Many Black Americans were especially unsurprised, as they have witnessed the privilege of being white in a country that fundamentally conflates white people’s dangerous and destructive conduct as patriotism. “I keep hearing people say ‘we’re better than this,’ but in my mind, I think about how we aren’t better than this, we just aspire to be,” said Director of Student Life Troy Baker. “This has been our past four years presidentially speaking, and in the history of our country, this is the way that things have unfolded, so I don’t think we are better than this.”
Historically and presently, far-right demonstrators face far less law enforcement than those of minority groups and the left-wing. The 2017 Unite the Right rally, a white supremacist rally in Charlottesville, Virginia, showed how far white Americans would go, even killing three citizens, to uphold the racist past of the Confederacy. Recently, in October 2020, six anti-government, right-wing extremists were charged with conspiring to kidnap Michigan Governor Gretchen Whitmer (D), another instance in which white Americans violently resisted policies that did not align with their own views.
According to the Center for Strategic and International Studies, the attacks by far-right perpetrators more than quadrupled between 2016 and 2017, all of which was of little interest to Trump. But when New York University Law School’s Brennan Center for Justice investigated the Trump administration’s “countering violent extremism,” 85% percent of these grants targeted marginalized and oppressed minority groups, disregarding the threat of increasing white supremacy. In April 2019, the FBI even eliminated the specific category for white supremacists when it comes to cataloging racially motivated violence, replacing it with the euphemistic one, “racially motivated extremism.”
For the most part, the Jan. 6 mob at the Capitol drew widespread denunciation. President-elect Joe Biden even related, “No one can tell me that if it had been a group of Black Lives Matter protesting yesterday… they would have been treated very, very differently than a mob of thugs that stormed the Capitol.” Former presidents Barack Obama, George W. Bush, Bill Clinton and Jimmy Carter also made damning comments in regards to the attack.

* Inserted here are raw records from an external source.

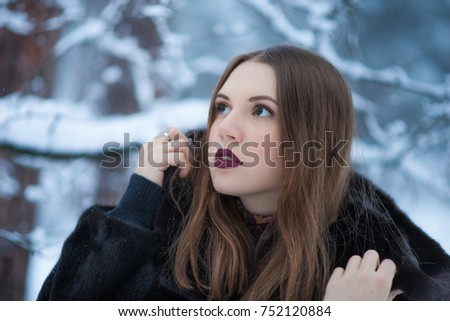 The girl in a mink coat in a snowy forest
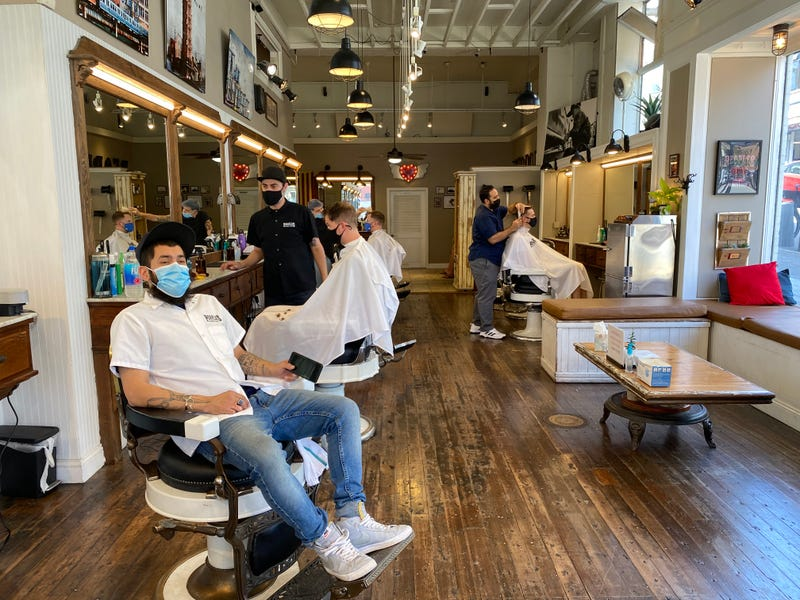 Lead Barber, Juan Sosa, at People's Barber on Polk Street, San Francisco. June 16, 2021.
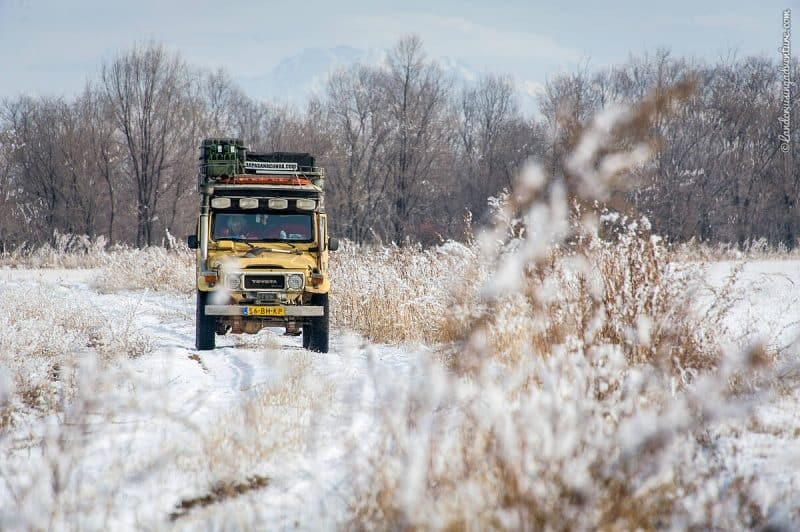 Overland road trip with the Land Cruiser in winter landscape of Kazakhstan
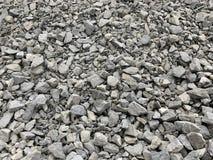 Gray small granite crumb, building material, simple background stock image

However, the fact that President Trump referred to Black Lives Matter protestors as “thugs,” “terrorists” and “anarchists,” in racist tweets from last summer, while calling his white, Capitol-attacking supporters “great patriots” who are “very special” has not been ignored. On Jan. 13, the House of Representatives voted to impeach Trump, charging him with “incitement of insurrection.” This charge makes Trump the first president in U.S. history to be impeached twice. Along with Trump, other U.S. leaders, like Senators Josh Hawley (R-MO) and Ted Cruz (R-TX), only substantiated the idea of the race double standard through their augmentation of the claims of election fraud and their lack of censure in regards to the Capitol attack.

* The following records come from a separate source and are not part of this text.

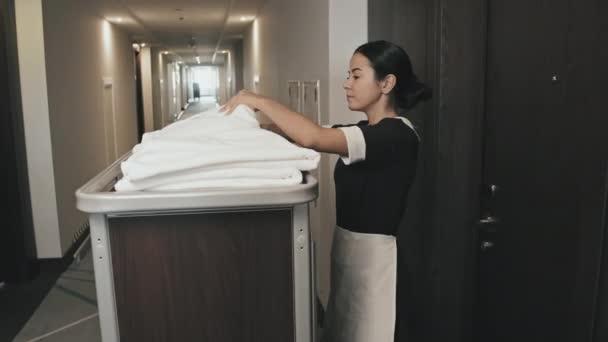 Střední záběr hospodyně s ručníky, ložním prádlem a čisticími potřebami na vozíku kráčející dlouhou chodbou, vstupující do hotelového pokoje pro čištění otvíracích dveří kartou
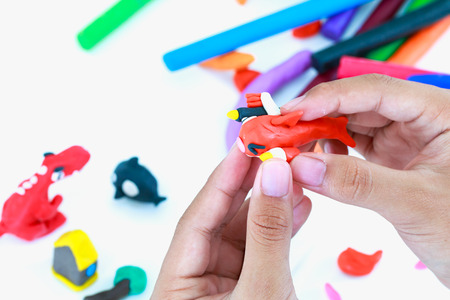 strengthen hand: Close up. Child playing and creating toys   . Child molding model clay. Strengthen the imagination of child.
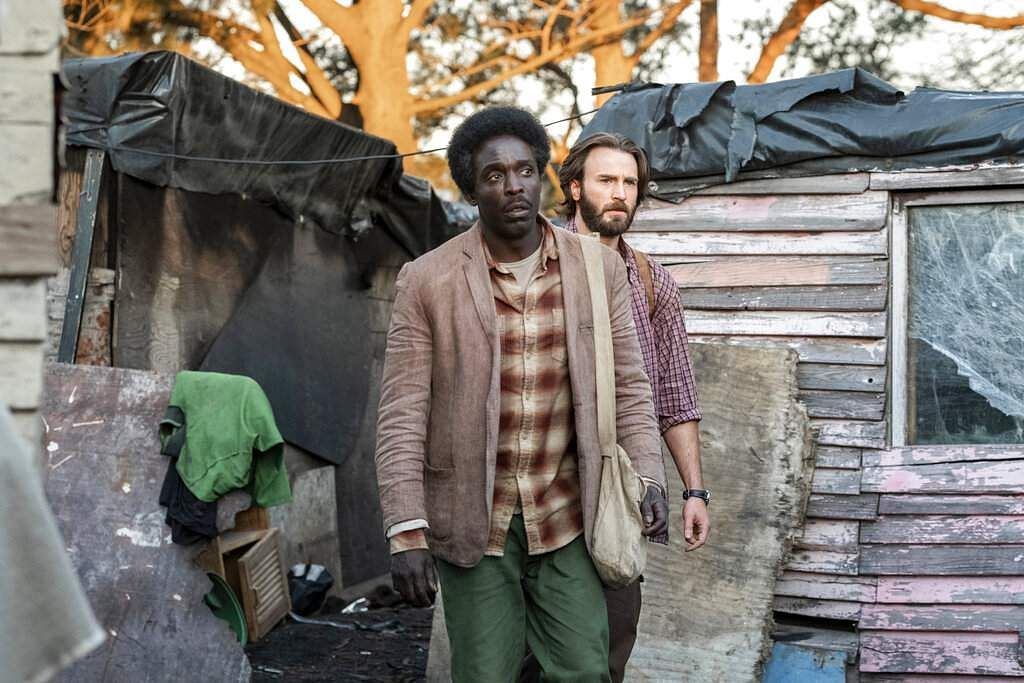 Michael Kenneth Williams and Chris Evans in The Red Sea Diving Resort (Marcos Cruz/Netflix via AP)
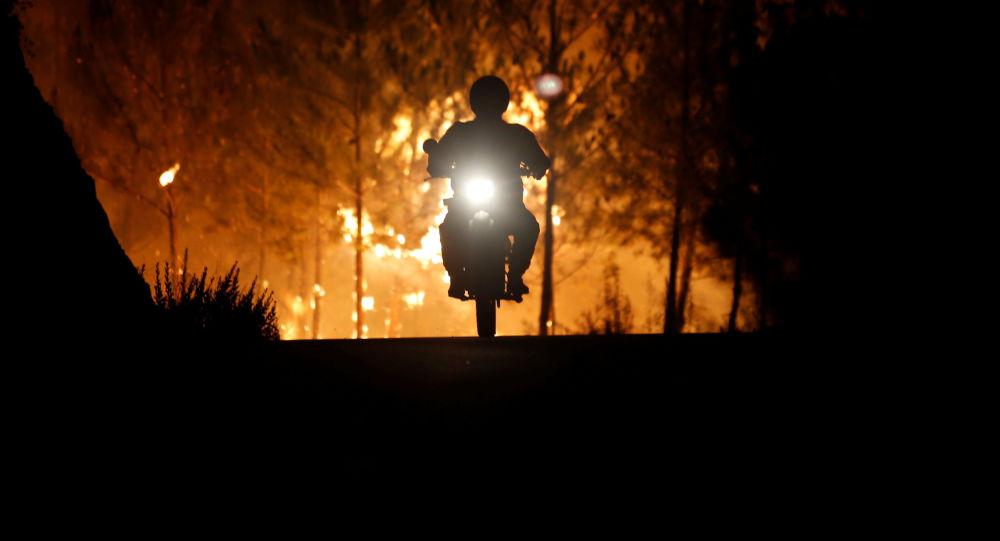 رجل الاطفاء راكبا دراجته النارية، يهرب بعيدا عن حريق الغابات المندلعة بالقرب من قرية ماكاو، بالقرب من كاستيلو برانكو، البرتغال 26 يوليو/ تموز 2017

The insurrectionists, comprised of an assortment of armed and dangerous white supremacy and neo-Nazi groups such as the Proud Boys and the boogaloo boys among others, don’t plan on stopping with the invasion of the U.S. Capitol building. Investigations are ongoing, and various officials insist that they will be better prepared for violence going forward.

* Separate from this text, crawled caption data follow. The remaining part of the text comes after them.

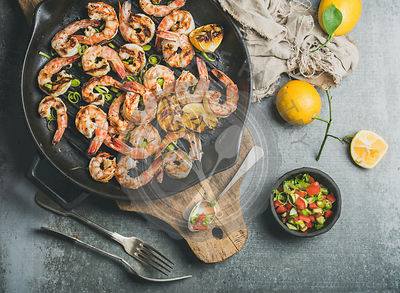 Grilled tiger prawns in cast iron grilling pan with lemon, leek, chili pepper and mint salsa sauce over grey concrete background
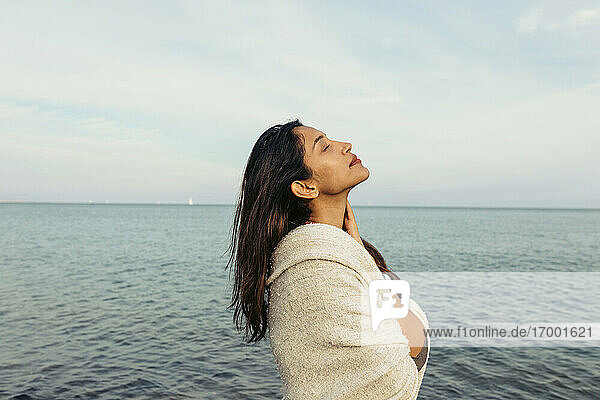 Junge Frau mit geschlossenen Augen steht gegen den Himmel am Strand Junge Frau mit geschlossenen Augen steht gegen den Himmel am Strand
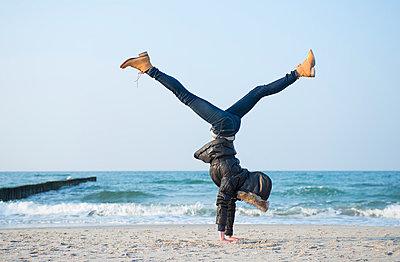 Frau macht Handstand am Strand - p427m902515 von Ralf Mohr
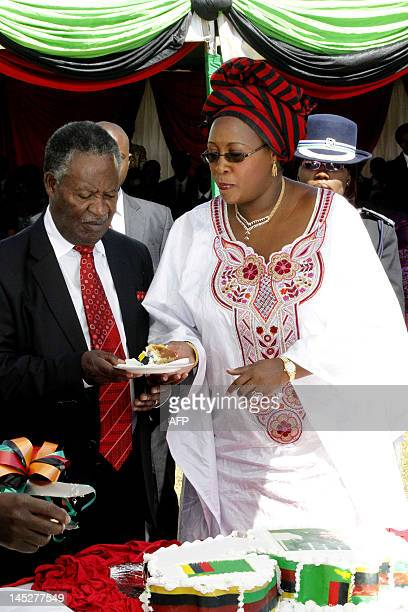 Zambia's First Lady Dr Christine Kaseba saves President Michael Sata a piece of the National Cake on Friday's Africa Freedom Day after the Head of...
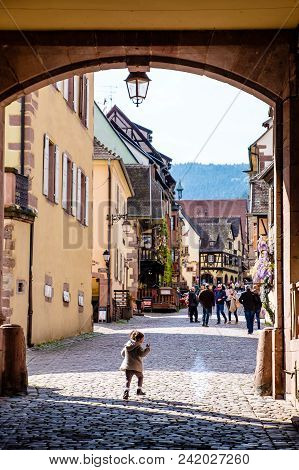 Riquewihr, France - April 27, 2017 : Girl Running Walking In Street With Half-timbered Houses On A S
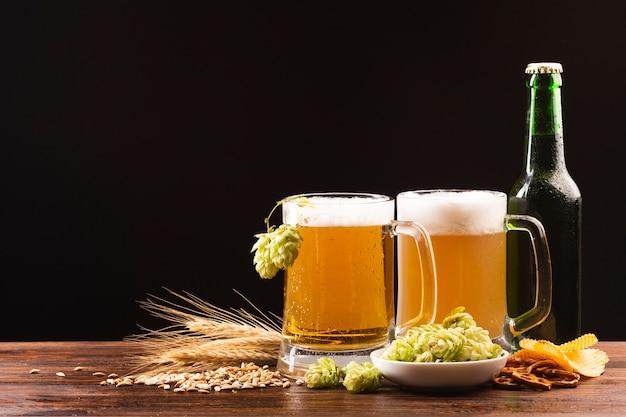 Close-up jarras de cerveza con ingredientes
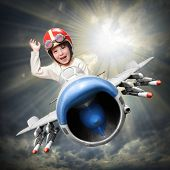 image of fighter plane  - Happy little pilot flying in retro jet fighter - JPG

As of late January, over 100 arrests have been made, and the FBI has identified 300 suspects. But the fact remains that these groups will continue to exist, perpetuating false narratives, fomenting hate and performing military exercises for the day they can reclaim their twisted vision of an America where white Christian people reign supreme. This IS America, and our elected officials and others who work to protect us need to wake up to the reality that the police treated white domestic terrorists, not to be considered protestors, with kid gloves while Black people who dare to protest are met with a disproportionate show of force and violence.